=== Section Start ===

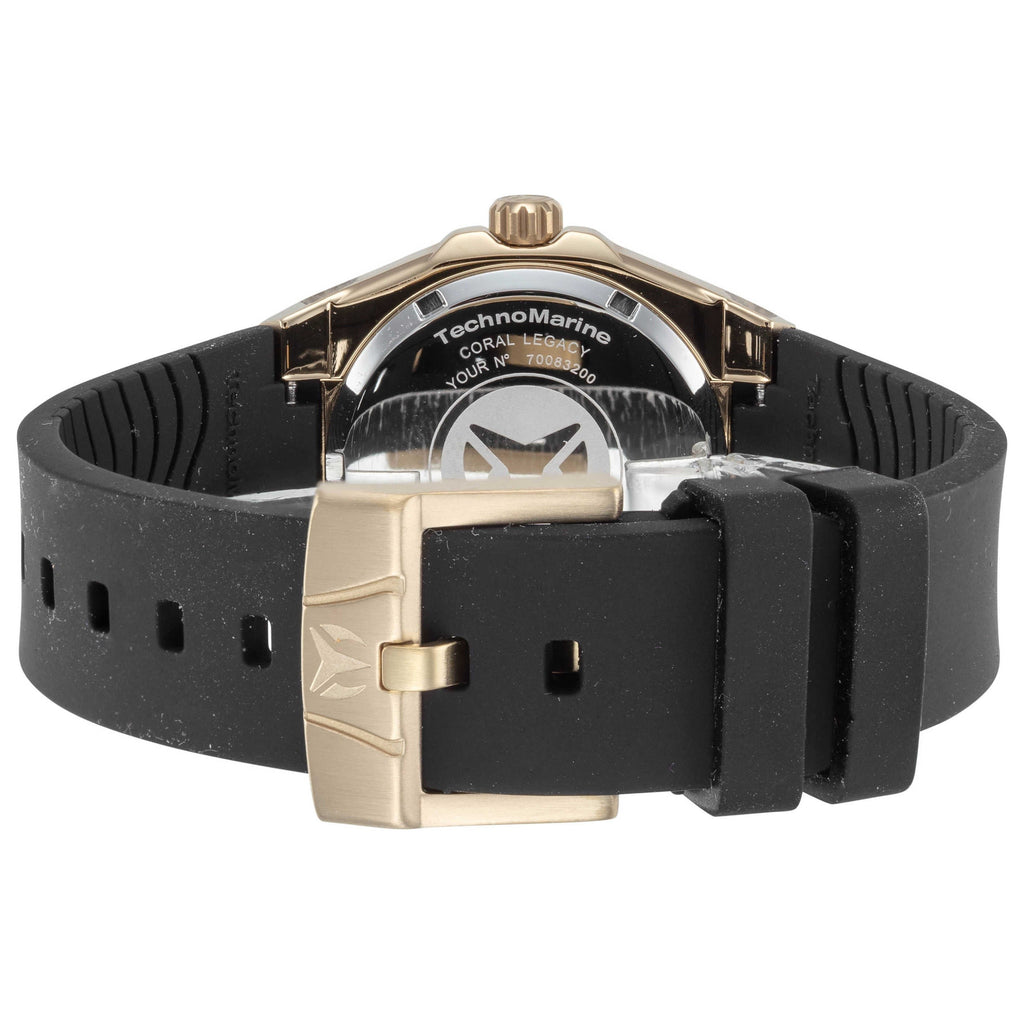 TechnoMarine Women's Watch TM-416084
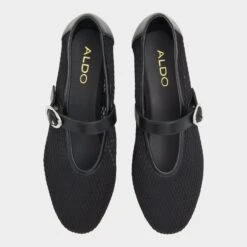 Aldo Quincey Women's Ballet Flats - Effortless Casual Style 16 Aldo Quincey Women's Ballet Flats - Effortless Casual Style -The Aldo Shop product 13892417 quincey black 001 003 023 alt5 sq gy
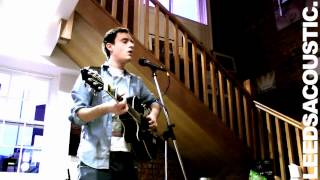 Video thumbnail of "Tom Scott - Can't Go On Without You @LeedsAcoustic."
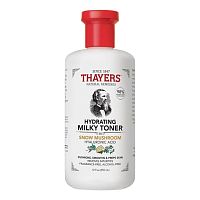 Thayers Hydrating Milky Toner Snow Mushroom 355 ml.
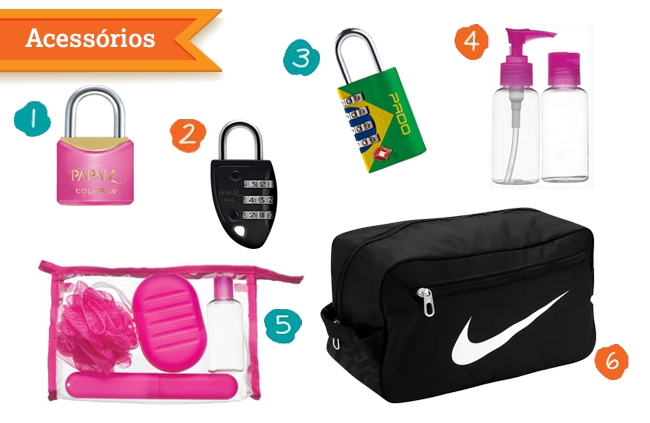 wishlist-corrida-acessorios-academia-mala-porta-objetos-tenis-cadeado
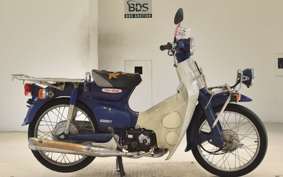 HONDA C50 SUPER CUB AA01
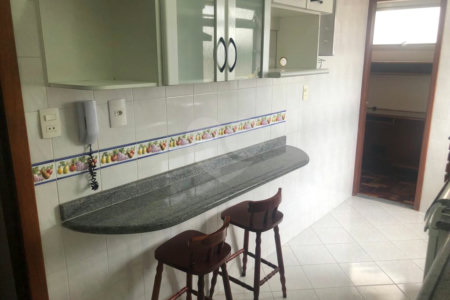 Apartamento à venda com 2 quartos em Santa Teresinha, São Paulo, SP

=== Section End ===

What you are asked to do: Recast the entries as a JSON list of strings with one string per line of text, leaving out blank lines and the pictures.

Problem solution:
[
  " TechnoMarine Women's Watch TM-416084",
  " Aldo Quincey Women's Ballet Flats - Effortless Casual Style 16 Aldo Quincey Women's Ballet Flats - Effortless Casual Style -The Aldo Shop product 13892417 quincey black 001 003 023 alt5 sq gy",
  " Video thumbnail of \"Tom Scott - Can't Go On Without You @LeedsAcoustic.\"",
  " Thayers Hydrating Milky Toner Snow Mushroom 355 ml.",
  " wishlist-corrida-acessorios-academia-mala-porta-objetos-tenis-cadeado",
  " HONDA C50 SUPER CUB AA01",
  " Apartamento à venda com 2 quartos em Santa Teresinha, São Paulo, SP"
]